- Born: March 20, 1951 (age 75)
- Education: St. Olaf College (B.A.) Washington University in St. Louis (MHA, MBA)
- Occupation: Healthcare Executive
- Known for: President and chief executive officer of HealthSouth Corporation
- Spouses: Rebecca H. Grinney (19??-1987), ; Ellen Heath Grinney ​(div. 2005)​ Melanie Parker Grinney (2009-Present);
- Children: 3

= Jay F. Grinney =

American health care executive (born 1951)

Jay Frederick Grinney (born March 20, 1951) is an American health care executive who served as president and chief executive officer of Birmingham, Alabama-based HealthSouth Corporation from 2004 to 2016. He was appointed during a period of corporate restructuring following the company's 2003 accounting fraud disclosure and led the publicly traded health care provider through a period of strategic expansion. A graduate of St. Olaf College and Washington University in St. Louis, he previously held senior leadership roles at Hospital Corporation of America (HCA). HealthSouth later changed its corporate name to Encompass Health Corporation in 2018.

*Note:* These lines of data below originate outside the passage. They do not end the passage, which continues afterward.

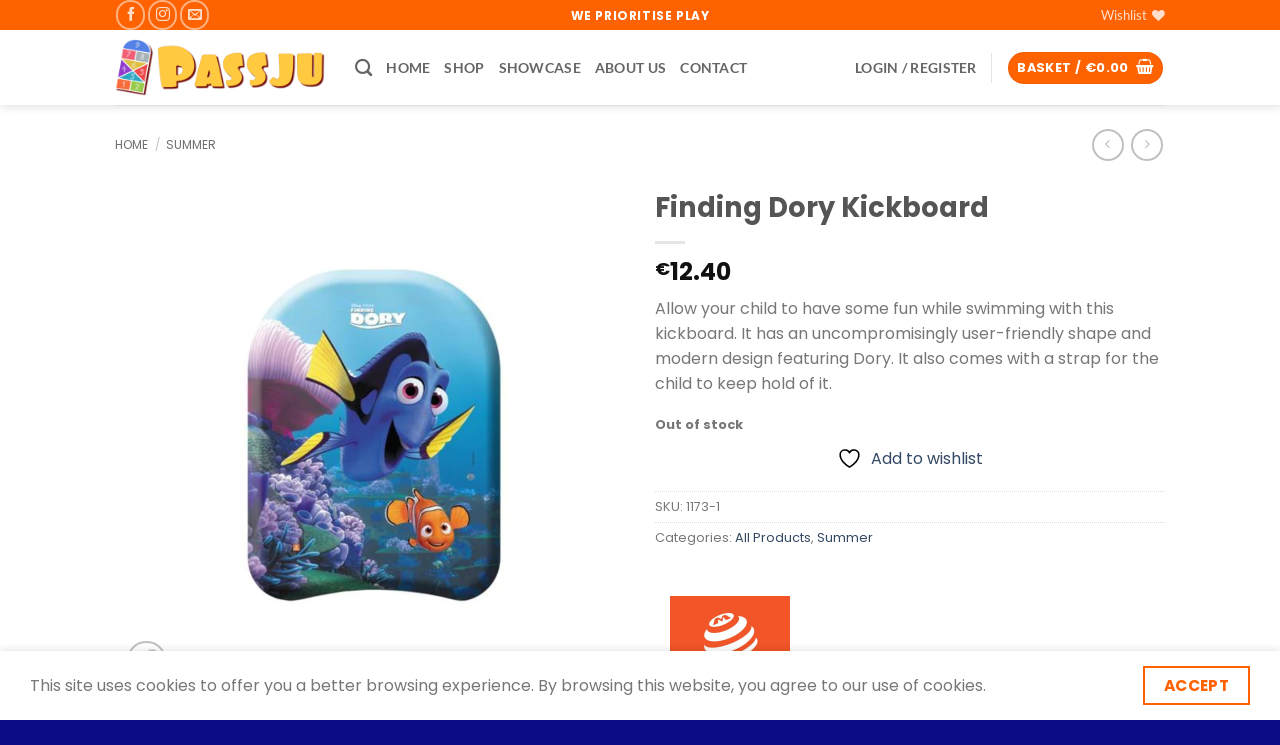

--- FILE ---
content_type: text/html; charset=utf-8
request_url: https://www.google.com/recaptcha/api2/aframe
body_size: 268
content:
<!DOCTYPE HTML><html><head><meta http-equiv="content-type" content="text/html; charset=UTF-8"></head><body><script nonce="54HkGZvwkbg57vLSqeJ23g">/** Anti-fraud and anti-abuse applications only. See google.com/recaptcha */ try{var clients={'sodar':'https://pagead2.googlesyndication.com/pagead/sodar?'};window.addEventListener("message",function(a){try{if(a.source===window.parent){var b=JSON.parse(a.data);var c=clients[b['id']];if(c){var d=document.createElement('img');d.src=c+b['params']+'&rc='+(localStorage.getItem("rc::a")?sessionStorage.getItem("rc::b"):"");window.document.body.appendChild(d);sessionStorage.setItem("rc::e",parseInt(sessionStorage.getItem("rc::e")||0)+1);localStorage.setItem("rc::h",'1768973900111');}}}catch(b){}});window.parent.postMessage("_grecaptcha_ready", "*");}catch(b){}</script></body></html>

==Early life and education==
Jay F. Grinney was born on March 20, 1951, in Milwaukee, Wisconsin, and was raised in Racine, Wisconsin. He graduated from St. Olaf College in 1973 and later earned both a Master of Health Administration and a Master of Business Administration from Washington University in St. Louis.

== Career ==
In 1981, Grinney joined Methodist Health Care System on a fellowship. In 1985, Grinney became the senior vice president TMH Services.

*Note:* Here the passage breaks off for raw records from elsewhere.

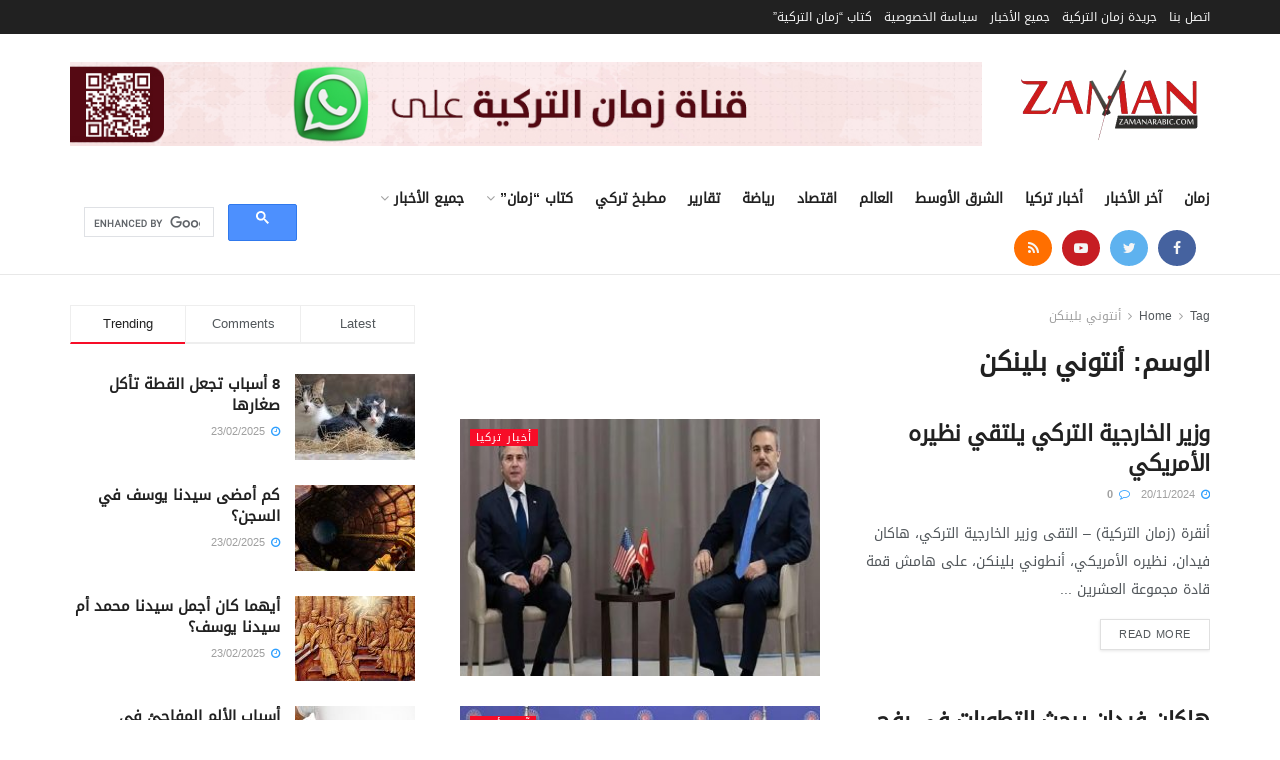

--- FILE ---
content_type: text/html; charset=utf-8
request_url: https://www.google.com/recaptcha/api2/aframe
body_size: 112
content:
<!DOCTYPE HTML><html><head><meta http-equiv="content-type" content="text/html; charset=UTF-8"></head><body><script nonce="xbFfEdsoaY0FCTmjcaRUTA">/** Anti-fraud and anti-abuse applications only. See google.com/recaptcha */ try{var clients={'sodar':'https://pagead2.googlesyndication.com/pagead/sodar?'};window.addEventListener("message",function(a){try{if(a.source===window.parent){var b=JSON.parse(a.data);var c=clients[b['id']];if(c){var d=document.createElement('img');d.src=c+b['params']+'&rc='+(localStorage.getItem("rc::a")?sessionStorage.getItem("rc::b"):"");window.document.body.appendChild(d);sessionStorage.setItem("rc::e",parseInt(sessionStorage.getItem("rc::e")||0)+1);localStorage.setItem("rc::h",'1762596892630');}}}catch(b){}});window.parent.postMessage("_grecaptcha_ready", "*");}catch(b){}</script></body></html>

In 1990, Grinney joined HCA. He served as the president of the Houston Division of Columbia Hospital Corporation until 1994, when Columbia announced a merger with Nashville, Tennessee-based Hospital Corporation of America. He then continued as the president of HCA's Eastern Group.

In 2004, he was chosen by HealthSouth Corporation to serve as its president and chief executive officer. He served on boards of directors of HealthSouth Corporation, Energen Corporation, Coca-Cola Bottling Company United, the Birmingham Business Alliance's executive committee and its chairman's circle, the Birmingham Civil Rights Institute, and the Public Affairs Research Council of Alabama. He currently serves as an Industry Advisor to KKR's private equity healthcare practice and is the chairman of the board of Global Medical Response.

== Personal life ==
Grinney married his third wife, Melanie Parker Grinney in 2009. They reside in Mountain Brook, Alabama. Grinney has a son and two daughters from his first marriage.